Anthropology is the study of humans, but until recently anthropologists rarely considered the native microbes and viruses that inhabit our bodies – our microbiome – or the many microbes we have tamed and cultured within our foods and cuisines. This is surprising because from a genetic perspective we are more than 99% microbial: our bacterial cells outnumber our human cells by at least 2:1, our bacterial genes outnumber our human genes by at least 150:1, and at least 8% of the human genome is actually viral. In addition, fermented foods such as bread, beer, wine, yoghurt, and cheese form the dietary basis of many past and contemporary societies, and persuasive arguments have been made that grain and ruminant domestication may have been spurred in part by a desire to create fermented foods. Microbes interface with our biology and culture to influence our health, behavior, and quality of life, and yet we know very little about the origin, evolution, or ecology of the trillions of microorganisms that call us home. Advances in genomic and proteomic technologies are opening up dramatic new opportunities in the field of microbial archaeology, allowing us to investigate the complex and diverse microbial communities that have long inhabited our human bodies and our food systems - both in sickness and in health.

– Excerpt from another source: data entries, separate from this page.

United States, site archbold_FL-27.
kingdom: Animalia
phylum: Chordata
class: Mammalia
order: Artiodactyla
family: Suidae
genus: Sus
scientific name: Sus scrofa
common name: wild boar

This talk discusses how emerging research on microbes is impacting how we investigate the human past and changing how we understand human and microbial cultures today.


Dr. Christina Warinner is Group Leader of Microbiome Sciences in the Department of Archaeogenetics at the Max Planck Institute for the Science of Human History and a Presidential Research Professor and Assistant Professor of Anthropology at the University of Oklahoma, where she co-founded the Laboratories of Molecular Anthropology and Microbiome Research. Dr. Warinner earned her PhD at Harvard University in 2010 and completed her postdoctoral training at the Centre for Evolutionary Medicine at the University of Zürich, Switzerland. She has conducted ancient DNA research for more than a decade, and has published pioneering studies in human migration, ancient diet, and the reconstruction of the ancestral human microbiome. Her ancient microbiome findings were named among the top 100 scientific discoveries of 2014 by Discover Magazine, and her research has been featured in more than 75 news articles, including stories in Science, Scientific American, the LA Times, the Guardian, and CNN, among others. She has been featured in multiple documentaries, and her recent work on the peopling of the Himalayas appears in the PBS NOVA special Secrets of the Sky Tombs and the award-winning children’s book Secrets of the Sky Caves. She is a 2014 US National Academy of Sciences Kavli Fellow and a 2012 TED Fellow, and her TED Talks on ancient dental calculus and the evolution of the human diet have been viewed more than 2 million times.